(Brief descriptive captions)
──────────────────────────────

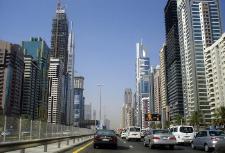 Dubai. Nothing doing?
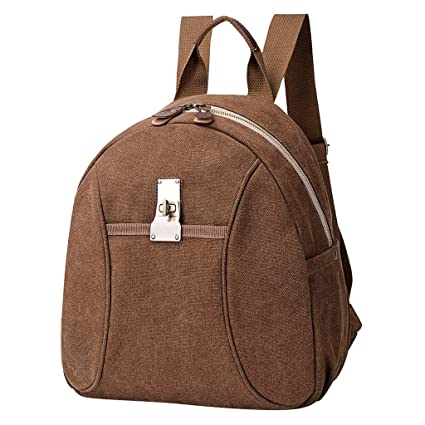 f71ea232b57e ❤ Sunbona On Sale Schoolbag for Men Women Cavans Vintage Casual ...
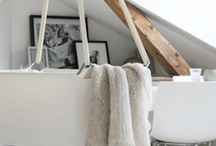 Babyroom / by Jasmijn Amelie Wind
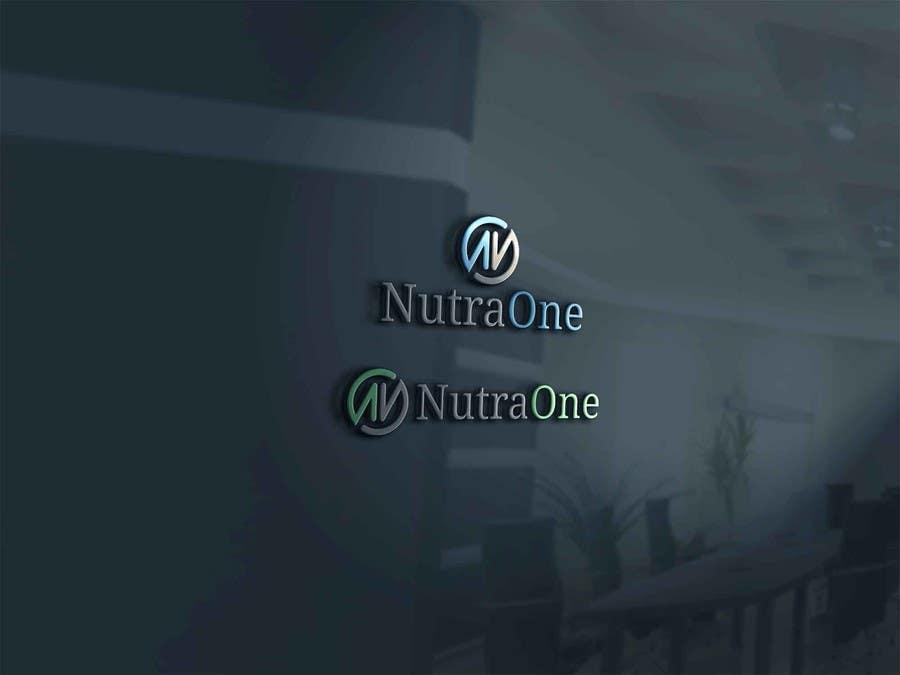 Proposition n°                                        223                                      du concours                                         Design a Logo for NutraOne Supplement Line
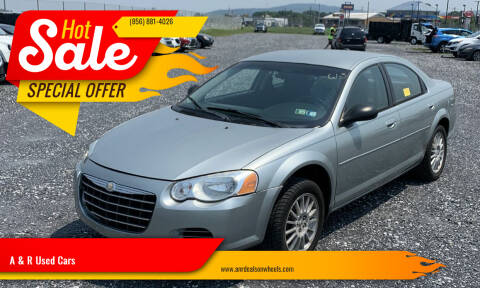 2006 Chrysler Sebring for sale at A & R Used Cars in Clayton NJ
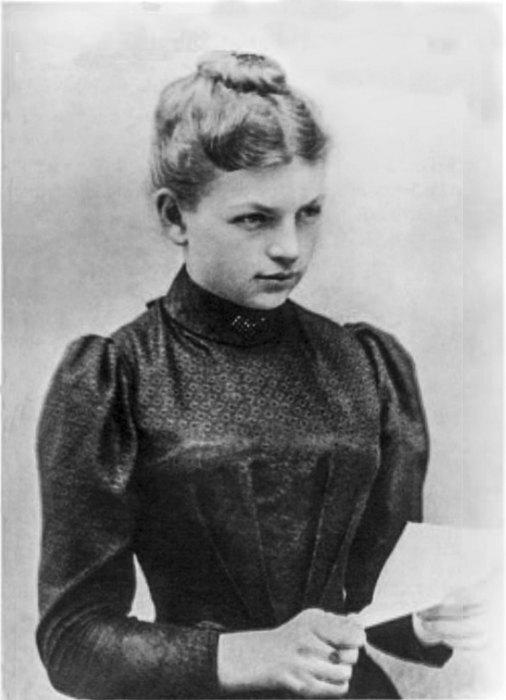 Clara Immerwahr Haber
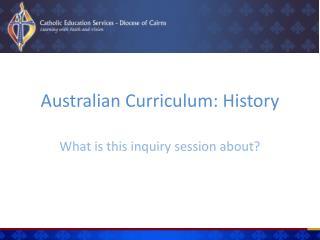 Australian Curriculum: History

──────────────────────────────

What this task involves
Every entry above needs to be duplicated exactly, without its images.

Exercise result
 Dubai. Nothing doing?
 f71ea232b57e ❤ Sunbona On Sale Schoolbag for Men Women Cavans Vintage Casual ...
 Babyroom / by Jasmijn Amelie Wind
 Proposition n°                                        223                                      du concours                                         Design a Logo for NutraOne Supplement Line
 2006 Chrysler Sebring for sale at A & R Used Cars in Clayton NJ
 Clara Immerwahr Haber
 Australian Curriculum: History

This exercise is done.